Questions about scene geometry
===============
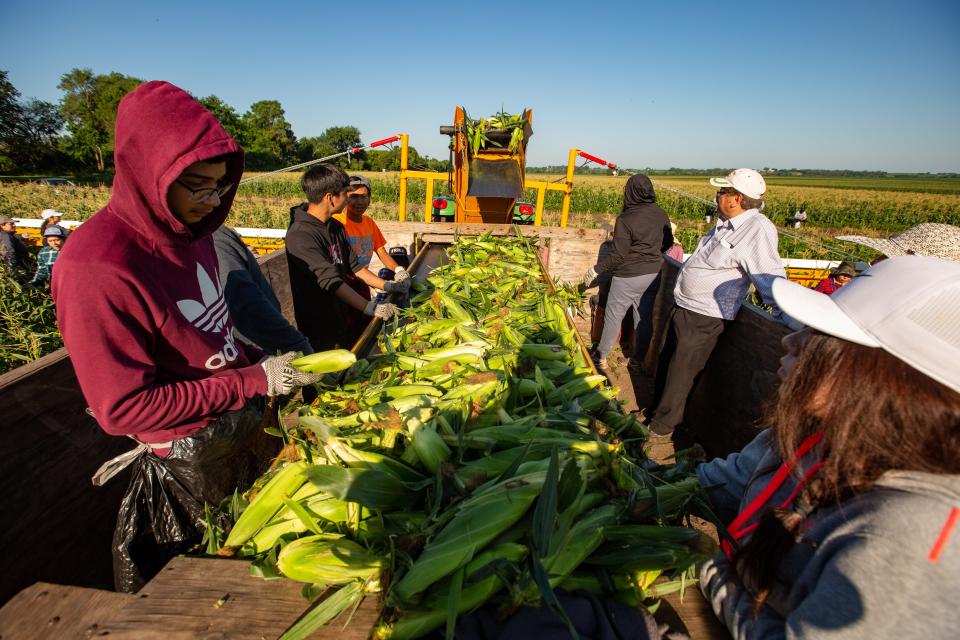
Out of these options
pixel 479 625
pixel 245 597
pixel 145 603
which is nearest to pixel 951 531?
pixel 479 625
===============
GIVEN INSTRUCTION: Rewrite the listing with "nearest" changed to "closest" everywhere and every other word left as it is. Leave out the pictures.

RESULT OF THE TASK:
Out of these options
pixel 479 625
pixel 245 597
pixel 145 603
which is closest to pixel 951 531?
pixel 479 625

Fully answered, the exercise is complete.